Eppure, per il ben noto contrappasso secondo il quale a una crisi corrisponde sempre un'opportunità, anche un evento così traumatico, come la dissoluzione di un amore, sembra contenere una valenza positiva: solo disintegrando la propria vita, facendola a pezzi, letteralmente, si può provare a raccoglierne i frammenti e a ricostruirli. La catarsi passa necessariamente attraverso la distruzione e la ricomposizione e, alla fine, la purificazione si compie, attraverso la struggente e dolcissima malinconia della bella "Homesick" (nostalgia... chi non ne ha mai provata per qualcuno o qualcosa?) e la composta tranquillità (o quantomeno quieta disperazione) di "Untitled", l'ultimo brano del disco, che è quello della definitiva presa di coscienza di una sconfitta ("Never quite said what I wanted to say to you/ Never quite managed the words to explain to you/ Never quite knew how to make them believable/ And now the time has gone/ Another time undone") ma anche quello della pacificazione e, forse, della riconquistata serenità. E' significativo, in tal senso, che "Untitled" sia l'unico brano quasi luminoso dell'album, un raggio di pallido sole che squarcia il grigio delle nubi a regalare una nuova speranza. E non è un caso che la canzone sia "senza titolo", trasformandosi in una sorta di pagina bianca e aperta al futuro, sulla quale ciascuno potrà provare a scrivere una nuova storia.

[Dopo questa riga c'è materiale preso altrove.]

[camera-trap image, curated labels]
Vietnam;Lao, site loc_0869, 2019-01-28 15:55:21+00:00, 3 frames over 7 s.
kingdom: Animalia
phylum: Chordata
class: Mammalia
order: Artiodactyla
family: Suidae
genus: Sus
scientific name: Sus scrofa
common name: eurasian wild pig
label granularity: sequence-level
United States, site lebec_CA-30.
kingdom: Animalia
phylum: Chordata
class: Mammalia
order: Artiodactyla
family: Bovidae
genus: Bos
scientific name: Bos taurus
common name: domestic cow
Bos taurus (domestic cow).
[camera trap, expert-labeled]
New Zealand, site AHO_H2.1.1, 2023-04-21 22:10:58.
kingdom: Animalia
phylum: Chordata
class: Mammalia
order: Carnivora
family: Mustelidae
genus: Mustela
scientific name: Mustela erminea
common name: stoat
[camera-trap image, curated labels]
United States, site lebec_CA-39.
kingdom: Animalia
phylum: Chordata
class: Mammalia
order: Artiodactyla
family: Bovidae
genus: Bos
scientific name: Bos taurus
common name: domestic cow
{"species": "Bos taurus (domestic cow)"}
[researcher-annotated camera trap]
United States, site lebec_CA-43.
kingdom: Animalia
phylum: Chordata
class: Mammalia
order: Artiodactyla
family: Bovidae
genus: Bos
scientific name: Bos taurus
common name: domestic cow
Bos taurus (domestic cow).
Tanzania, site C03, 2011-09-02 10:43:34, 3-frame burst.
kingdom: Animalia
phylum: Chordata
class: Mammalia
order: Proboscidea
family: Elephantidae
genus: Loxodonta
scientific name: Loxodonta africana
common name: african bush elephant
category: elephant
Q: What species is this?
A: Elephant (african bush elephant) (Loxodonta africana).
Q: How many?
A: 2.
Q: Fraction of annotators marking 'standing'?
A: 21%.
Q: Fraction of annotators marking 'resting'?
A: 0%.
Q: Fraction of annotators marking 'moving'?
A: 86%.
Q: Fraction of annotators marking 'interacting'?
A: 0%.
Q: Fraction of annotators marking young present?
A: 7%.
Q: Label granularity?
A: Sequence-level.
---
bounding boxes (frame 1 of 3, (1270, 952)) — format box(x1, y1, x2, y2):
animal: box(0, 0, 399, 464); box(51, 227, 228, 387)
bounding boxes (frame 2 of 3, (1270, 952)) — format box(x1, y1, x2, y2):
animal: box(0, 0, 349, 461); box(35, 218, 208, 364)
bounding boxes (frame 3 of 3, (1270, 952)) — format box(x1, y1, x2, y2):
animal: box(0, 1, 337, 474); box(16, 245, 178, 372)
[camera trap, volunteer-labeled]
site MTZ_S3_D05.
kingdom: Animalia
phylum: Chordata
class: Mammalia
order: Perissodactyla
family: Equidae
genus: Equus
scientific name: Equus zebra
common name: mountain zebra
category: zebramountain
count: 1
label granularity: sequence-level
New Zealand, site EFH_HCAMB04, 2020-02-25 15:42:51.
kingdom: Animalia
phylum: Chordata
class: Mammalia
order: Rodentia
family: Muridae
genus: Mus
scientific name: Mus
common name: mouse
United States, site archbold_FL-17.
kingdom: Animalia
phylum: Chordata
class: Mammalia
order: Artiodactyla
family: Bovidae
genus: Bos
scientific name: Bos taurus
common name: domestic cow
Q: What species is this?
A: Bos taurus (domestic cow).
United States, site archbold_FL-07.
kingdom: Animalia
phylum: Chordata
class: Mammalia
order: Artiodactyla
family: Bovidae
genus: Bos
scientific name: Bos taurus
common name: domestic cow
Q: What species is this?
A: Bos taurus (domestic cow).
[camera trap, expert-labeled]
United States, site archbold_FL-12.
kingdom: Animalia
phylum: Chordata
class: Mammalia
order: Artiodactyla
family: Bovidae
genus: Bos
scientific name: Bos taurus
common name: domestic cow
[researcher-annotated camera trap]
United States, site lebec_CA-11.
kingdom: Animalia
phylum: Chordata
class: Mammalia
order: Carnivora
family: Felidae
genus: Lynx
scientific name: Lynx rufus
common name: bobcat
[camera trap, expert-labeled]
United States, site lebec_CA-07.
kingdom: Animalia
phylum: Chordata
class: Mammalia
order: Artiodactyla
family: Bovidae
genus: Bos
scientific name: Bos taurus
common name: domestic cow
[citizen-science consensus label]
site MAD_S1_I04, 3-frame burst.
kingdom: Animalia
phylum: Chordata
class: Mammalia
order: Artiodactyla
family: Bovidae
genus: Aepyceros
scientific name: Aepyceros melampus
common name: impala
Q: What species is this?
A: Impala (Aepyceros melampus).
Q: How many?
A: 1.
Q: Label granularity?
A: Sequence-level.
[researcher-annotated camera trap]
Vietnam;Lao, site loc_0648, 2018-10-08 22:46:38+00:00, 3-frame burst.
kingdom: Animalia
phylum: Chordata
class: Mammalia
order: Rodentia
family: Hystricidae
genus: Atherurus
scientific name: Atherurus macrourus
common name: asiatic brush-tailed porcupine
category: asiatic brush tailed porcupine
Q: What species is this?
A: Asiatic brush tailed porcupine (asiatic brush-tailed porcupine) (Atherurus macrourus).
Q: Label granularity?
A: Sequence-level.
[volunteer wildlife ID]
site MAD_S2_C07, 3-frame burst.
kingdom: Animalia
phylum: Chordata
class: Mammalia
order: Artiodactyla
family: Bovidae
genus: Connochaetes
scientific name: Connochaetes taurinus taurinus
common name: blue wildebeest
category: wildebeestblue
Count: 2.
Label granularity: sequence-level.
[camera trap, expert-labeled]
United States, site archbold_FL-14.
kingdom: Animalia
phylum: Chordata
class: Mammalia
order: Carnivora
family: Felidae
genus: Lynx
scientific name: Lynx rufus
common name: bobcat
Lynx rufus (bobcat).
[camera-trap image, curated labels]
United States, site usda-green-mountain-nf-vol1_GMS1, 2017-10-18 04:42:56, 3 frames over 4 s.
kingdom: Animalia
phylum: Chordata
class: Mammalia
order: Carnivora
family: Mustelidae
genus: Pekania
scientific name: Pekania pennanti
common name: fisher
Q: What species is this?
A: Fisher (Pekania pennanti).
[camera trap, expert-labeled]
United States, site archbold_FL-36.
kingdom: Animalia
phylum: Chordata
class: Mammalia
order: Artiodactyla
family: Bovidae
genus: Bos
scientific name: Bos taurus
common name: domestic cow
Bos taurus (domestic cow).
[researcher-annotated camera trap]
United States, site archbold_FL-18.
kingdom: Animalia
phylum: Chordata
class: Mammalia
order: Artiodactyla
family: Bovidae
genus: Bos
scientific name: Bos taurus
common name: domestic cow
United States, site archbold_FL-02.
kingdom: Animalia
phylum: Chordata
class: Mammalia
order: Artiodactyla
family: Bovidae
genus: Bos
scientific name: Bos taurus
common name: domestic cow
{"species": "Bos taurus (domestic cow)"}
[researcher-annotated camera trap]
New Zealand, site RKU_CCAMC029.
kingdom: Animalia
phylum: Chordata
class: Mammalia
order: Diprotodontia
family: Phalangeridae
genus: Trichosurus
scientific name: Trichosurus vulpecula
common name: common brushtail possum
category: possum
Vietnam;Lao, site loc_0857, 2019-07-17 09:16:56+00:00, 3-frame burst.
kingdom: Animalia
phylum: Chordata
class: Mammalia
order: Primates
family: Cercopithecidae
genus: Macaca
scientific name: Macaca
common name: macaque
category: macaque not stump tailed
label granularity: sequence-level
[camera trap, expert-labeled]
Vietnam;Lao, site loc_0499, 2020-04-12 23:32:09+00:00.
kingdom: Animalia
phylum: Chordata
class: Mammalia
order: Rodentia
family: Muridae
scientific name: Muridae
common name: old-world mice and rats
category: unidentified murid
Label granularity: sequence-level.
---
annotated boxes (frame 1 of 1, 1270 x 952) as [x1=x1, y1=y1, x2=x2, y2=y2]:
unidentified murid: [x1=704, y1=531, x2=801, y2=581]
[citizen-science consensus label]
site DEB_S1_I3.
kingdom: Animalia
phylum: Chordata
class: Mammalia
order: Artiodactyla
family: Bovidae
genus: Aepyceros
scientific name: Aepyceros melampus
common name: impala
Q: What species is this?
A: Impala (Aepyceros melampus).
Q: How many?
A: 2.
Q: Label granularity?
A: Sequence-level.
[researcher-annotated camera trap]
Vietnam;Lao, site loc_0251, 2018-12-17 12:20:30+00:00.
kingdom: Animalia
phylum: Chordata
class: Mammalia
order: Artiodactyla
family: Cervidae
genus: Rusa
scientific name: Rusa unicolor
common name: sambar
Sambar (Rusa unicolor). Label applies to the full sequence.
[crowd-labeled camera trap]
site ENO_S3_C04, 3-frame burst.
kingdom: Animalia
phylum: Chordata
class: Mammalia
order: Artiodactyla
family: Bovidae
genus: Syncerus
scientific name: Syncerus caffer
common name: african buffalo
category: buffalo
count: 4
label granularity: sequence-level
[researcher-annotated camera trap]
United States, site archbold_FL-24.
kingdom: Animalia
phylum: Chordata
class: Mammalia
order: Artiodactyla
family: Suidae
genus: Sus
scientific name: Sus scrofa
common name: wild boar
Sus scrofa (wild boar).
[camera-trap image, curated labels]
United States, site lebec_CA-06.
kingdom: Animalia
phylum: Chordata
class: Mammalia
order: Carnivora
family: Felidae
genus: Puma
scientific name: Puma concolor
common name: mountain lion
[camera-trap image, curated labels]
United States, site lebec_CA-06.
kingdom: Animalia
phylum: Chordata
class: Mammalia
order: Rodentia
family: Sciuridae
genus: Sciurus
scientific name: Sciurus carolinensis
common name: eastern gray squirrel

Si chiude così l'ultimo grande album dei Cure: la band inglese proseguirà il suo cammino, con esiti alterni, fino ai nostri giorni e, nel 2000, Robert Smith spiegherà come il nuovo disco "Bloodflowers" (forse il più convincente degli ultimi vent'anni) fosse la terza parte di una sorta di "trilogia oscura", iniziata nel 1982 con "Pornography" e proseguita nel 1989 con "Disintegration". A ribadire il filo rosso che legherebbe i tre album, nel 2003 uscirà un Dvd live, intitolato non a caso "Trilogy", che metterà in fila le intere scalette dei tre dischi.
Al di là della continuità con lavori precedenti o successivi, "Disintegration" è un'opera senza tempo e luogo, difficilmente incasellabile, che si è guadagnata, fin da subito ma ancora di più con il passare degli anni, un nutrito seguito di appassionati, conquistati dall'epico e malinconico romanticismo che scorre (come pioggia d'autunno?) lungo i solchi dei dodici magnifici brani che la compongono.
Il disco della disintegrazione, della ricomposizione e della purificazione, il disco della pioggia, della struggente nostalgia e del malinconico sorriso, il disco dell'amore perduto, di quello ritrovato e di quello che non ha alcuna intenzione di smettere di amare, il disco della vita per molti di noi.